Q and A with Agent 160 Writer Sam Burns


As Agent 160 Presents Agent 160 draws ever closer, we'll be posting interviews with some of our writers. First up - Sam Burns...




I'm Sam Burns and my piece Amnesty is appearing in Agent 160 Presents Agent 160.


What have you seen recently that's inspired you?

I’m rather rural at the moment, so I read more plays than I see, but I did catch a rather splendid am-dram production of Top Girls towards the end of last year. That’s a play that took me several attempts to read, ‘cause the overlapping dialogue gave me brain-freeze – works a lot better on the stage.


What is your play about?

It’s a monologue: it’s about a girl who’s planning to give up her knife in an amnesty.


Whose work inspires you?

My favourite playwright’s Arthur Miller, probably. Or some Restoration bod. But I’m currently reading my way through various names I’ve never had the chance to see: Jez Butterworth, Lucy Prebble, Mike Bartlett. It’s all very instructive. (I don’t mean to make them sound like theoretical physicists.) I find other media triggers my writing more than the stage though, oddly – a poetry reading by Paul Henry or Catherine Fisher always has me wishing I’d brought a pen and paper. (I don’t mean to make me sound like a plagiarist.)


What are you most looking forward to as part of the process?

It’s all so new to me (this’ll be my second production, after my piece in Sixty-Six Books) that I have really no idea! It’s all an adventure.


How have you found the writing process so far?

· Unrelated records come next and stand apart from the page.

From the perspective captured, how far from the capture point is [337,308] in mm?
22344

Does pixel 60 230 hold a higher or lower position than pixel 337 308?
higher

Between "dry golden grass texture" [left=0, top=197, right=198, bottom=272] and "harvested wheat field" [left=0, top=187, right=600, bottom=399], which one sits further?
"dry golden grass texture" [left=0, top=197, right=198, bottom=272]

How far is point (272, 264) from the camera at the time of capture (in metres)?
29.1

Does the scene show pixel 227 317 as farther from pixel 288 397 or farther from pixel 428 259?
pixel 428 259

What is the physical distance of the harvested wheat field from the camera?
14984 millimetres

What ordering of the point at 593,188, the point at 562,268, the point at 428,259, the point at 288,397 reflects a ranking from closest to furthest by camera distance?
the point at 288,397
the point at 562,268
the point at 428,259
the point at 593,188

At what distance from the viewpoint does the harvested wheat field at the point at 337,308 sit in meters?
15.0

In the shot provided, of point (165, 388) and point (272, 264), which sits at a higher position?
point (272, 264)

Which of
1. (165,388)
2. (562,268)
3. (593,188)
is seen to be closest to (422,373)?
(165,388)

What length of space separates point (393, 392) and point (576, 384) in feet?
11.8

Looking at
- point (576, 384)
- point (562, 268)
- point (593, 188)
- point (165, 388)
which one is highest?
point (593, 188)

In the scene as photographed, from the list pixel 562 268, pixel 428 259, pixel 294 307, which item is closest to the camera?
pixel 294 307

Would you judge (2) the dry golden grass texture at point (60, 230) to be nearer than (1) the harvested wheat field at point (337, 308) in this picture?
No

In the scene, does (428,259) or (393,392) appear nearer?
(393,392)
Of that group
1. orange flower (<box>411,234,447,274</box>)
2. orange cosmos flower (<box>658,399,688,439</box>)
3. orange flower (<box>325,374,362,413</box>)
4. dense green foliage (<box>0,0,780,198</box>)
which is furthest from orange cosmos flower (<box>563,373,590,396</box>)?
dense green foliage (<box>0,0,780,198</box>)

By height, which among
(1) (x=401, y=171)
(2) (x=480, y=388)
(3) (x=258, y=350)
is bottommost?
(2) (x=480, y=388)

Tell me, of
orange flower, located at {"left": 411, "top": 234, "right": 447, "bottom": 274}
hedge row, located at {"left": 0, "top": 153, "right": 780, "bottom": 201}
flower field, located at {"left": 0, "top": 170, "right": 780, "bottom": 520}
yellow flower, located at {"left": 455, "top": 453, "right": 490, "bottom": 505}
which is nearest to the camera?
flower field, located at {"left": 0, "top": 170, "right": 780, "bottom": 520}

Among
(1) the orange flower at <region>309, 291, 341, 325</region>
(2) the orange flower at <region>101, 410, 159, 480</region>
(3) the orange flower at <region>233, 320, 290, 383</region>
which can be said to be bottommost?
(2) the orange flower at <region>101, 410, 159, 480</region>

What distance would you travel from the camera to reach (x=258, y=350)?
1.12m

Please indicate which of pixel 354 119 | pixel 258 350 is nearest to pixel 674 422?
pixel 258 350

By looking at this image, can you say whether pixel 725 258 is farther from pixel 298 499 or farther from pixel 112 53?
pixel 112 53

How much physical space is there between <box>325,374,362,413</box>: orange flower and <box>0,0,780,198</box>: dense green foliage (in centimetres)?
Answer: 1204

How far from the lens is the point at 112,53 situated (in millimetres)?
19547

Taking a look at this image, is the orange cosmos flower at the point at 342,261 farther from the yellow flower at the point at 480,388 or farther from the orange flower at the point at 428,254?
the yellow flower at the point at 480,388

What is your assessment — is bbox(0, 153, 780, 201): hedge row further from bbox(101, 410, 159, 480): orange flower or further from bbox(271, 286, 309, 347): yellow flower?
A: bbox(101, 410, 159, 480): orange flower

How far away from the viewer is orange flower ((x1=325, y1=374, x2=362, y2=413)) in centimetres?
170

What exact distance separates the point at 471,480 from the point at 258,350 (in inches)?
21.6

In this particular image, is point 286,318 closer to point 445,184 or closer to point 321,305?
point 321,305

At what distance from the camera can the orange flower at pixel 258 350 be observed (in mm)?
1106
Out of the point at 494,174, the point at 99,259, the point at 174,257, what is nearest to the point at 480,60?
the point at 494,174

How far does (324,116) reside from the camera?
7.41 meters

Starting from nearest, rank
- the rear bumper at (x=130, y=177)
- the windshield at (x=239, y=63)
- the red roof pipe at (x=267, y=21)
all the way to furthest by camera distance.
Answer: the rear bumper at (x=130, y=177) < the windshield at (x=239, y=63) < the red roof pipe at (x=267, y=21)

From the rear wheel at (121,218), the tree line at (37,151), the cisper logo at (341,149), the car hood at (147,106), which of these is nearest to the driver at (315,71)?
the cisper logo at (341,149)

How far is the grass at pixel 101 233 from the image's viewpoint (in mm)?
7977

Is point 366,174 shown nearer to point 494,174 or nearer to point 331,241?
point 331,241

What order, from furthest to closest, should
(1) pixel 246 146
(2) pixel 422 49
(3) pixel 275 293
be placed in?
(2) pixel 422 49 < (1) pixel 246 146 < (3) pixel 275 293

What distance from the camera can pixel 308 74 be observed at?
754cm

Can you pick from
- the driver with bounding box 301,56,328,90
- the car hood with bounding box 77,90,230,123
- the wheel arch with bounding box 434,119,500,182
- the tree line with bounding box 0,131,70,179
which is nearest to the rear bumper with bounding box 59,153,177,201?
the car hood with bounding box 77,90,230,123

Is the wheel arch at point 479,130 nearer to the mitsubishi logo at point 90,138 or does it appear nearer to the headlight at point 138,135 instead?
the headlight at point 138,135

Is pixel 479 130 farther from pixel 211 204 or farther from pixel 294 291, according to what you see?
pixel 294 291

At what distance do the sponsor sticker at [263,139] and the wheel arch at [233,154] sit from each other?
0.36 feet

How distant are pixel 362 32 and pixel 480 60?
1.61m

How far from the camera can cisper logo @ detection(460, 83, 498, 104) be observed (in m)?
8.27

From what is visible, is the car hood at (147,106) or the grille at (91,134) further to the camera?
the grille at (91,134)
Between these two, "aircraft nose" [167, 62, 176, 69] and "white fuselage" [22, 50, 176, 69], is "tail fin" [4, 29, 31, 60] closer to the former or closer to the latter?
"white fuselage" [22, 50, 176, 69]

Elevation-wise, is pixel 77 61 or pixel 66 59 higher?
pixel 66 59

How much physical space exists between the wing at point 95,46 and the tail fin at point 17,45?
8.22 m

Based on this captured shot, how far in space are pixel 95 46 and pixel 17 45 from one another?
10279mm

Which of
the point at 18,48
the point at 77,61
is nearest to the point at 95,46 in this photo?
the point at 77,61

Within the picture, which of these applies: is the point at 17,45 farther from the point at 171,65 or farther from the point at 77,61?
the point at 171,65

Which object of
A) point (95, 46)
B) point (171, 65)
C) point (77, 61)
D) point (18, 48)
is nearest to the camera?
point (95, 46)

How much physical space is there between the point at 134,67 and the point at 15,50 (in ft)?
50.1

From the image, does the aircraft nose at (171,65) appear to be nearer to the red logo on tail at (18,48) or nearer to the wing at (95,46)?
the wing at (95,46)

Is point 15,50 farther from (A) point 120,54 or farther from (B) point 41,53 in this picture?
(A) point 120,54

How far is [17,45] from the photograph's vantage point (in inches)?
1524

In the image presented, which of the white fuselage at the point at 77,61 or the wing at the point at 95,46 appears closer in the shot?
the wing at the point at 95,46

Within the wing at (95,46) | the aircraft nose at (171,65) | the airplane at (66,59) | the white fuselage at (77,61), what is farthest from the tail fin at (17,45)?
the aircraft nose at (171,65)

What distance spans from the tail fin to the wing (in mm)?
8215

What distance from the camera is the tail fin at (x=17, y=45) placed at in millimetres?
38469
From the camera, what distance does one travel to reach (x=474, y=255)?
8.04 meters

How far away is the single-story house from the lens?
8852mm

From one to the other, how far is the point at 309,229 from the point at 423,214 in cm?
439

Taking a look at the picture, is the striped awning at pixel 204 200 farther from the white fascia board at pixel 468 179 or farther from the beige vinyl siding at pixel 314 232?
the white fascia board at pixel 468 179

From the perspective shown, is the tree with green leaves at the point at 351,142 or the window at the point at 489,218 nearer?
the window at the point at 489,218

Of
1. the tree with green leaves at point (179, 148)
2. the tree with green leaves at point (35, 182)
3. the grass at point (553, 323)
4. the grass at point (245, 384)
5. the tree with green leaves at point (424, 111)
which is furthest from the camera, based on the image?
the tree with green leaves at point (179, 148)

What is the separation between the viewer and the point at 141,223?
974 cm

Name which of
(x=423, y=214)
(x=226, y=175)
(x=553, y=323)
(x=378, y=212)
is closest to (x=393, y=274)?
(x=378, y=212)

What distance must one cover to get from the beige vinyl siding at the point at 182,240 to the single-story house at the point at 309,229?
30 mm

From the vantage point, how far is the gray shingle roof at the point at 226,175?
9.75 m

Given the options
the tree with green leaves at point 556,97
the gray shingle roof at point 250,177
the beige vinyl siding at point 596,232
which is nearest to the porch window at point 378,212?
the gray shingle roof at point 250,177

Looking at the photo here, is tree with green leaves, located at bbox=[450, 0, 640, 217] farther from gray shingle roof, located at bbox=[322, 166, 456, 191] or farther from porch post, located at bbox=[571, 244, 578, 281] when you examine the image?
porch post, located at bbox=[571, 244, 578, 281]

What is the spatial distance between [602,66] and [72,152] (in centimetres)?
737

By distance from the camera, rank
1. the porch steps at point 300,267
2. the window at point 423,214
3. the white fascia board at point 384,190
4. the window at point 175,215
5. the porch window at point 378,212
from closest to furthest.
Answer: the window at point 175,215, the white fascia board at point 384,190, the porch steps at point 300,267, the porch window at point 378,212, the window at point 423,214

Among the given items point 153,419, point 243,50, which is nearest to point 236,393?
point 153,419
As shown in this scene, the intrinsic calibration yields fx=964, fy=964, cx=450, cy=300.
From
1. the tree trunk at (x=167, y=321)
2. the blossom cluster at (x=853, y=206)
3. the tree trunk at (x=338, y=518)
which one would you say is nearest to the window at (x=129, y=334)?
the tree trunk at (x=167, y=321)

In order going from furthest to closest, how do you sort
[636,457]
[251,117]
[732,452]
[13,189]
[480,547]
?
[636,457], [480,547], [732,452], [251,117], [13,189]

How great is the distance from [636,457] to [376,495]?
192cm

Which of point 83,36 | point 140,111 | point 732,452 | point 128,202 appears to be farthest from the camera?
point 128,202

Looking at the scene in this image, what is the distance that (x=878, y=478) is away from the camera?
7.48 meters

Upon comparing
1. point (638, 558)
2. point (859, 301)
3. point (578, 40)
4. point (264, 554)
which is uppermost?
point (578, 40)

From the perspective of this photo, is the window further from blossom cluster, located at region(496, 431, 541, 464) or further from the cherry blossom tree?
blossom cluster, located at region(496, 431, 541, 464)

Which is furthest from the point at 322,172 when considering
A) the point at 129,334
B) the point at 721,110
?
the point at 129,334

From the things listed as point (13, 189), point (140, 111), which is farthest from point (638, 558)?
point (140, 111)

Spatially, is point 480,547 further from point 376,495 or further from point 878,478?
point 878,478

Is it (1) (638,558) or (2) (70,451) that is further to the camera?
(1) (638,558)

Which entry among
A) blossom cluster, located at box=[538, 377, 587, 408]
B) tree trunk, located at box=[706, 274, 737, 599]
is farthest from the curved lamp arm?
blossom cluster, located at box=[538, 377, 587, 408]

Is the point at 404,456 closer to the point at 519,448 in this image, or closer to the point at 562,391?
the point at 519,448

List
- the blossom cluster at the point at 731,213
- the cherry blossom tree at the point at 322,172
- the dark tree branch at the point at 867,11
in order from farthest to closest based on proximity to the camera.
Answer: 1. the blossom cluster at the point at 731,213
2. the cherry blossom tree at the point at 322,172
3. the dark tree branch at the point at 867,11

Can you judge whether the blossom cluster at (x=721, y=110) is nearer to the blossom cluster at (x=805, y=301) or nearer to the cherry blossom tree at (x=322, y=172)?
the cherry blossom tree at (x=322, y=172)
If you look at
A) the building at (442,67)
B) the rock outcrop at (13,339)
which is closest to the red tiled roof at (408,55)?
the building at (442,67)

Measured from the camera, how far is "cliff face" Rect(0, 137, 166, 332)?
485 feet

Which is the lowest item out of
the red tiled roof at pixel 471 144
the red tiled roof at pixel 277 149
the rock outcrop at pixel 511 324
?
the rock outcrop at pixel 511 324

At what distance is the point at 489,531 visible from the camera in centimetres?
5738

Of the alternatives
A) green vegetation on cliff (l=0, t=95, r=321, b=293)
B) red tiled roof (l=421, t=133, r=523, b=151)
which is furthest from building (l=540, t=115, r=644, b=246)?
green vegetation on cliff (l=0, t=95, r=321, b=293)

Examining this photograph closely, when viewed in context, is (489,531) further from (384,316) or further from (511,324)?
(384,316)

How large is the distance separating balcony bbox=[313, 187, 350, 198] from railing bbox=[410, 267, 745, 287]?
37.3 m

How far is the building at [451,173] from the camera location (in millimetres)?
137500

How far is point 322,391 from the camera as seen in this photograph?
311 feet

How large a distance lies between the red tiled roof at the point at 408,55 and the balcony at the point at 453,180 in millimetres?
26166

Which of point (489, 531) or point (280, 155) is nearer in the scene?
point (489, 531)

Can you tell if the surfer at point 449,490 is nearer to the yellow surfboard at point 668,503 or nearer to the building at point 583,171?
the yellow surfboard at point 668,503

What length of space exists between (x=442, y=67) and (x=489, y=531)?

Been a while since I tackled a monologue and I did rather enjoy it. It started life as a duologue, which really didn’t work: there was a very clear protagonist and then a character who seemed to be hanging around awkwardly on the fringes, like me at a party. So I excised the second character and things fell together a little more. I hope.


What excites you about Agent 160?

It puts the writer at the forefront of the process, and I don’t think there’s anything very like it knocking about the place at the moment. And I’m excited about anything that endeavours to rectify that ghastly 17 per cent statistic (just 17 per cent of produced work in the UK is written by women).


What do you want an audience to take away having seen your play?

I’m very Barthesian about this – basically I think it’s entirely up to them. I hope I’m not didactic: about the last thing I’d want anyone to come away feeling is ‘Well, that’s taught me a lesson’.


What else are you currently working on?

I’m back to writing plays on spec at the moment - one never-ending redraft, a new full-length play and the odd short piece here and there. Also tentatively looking into finding a new job – preferably one that’ll leave me some time to write, and that doesn’t involve telephones.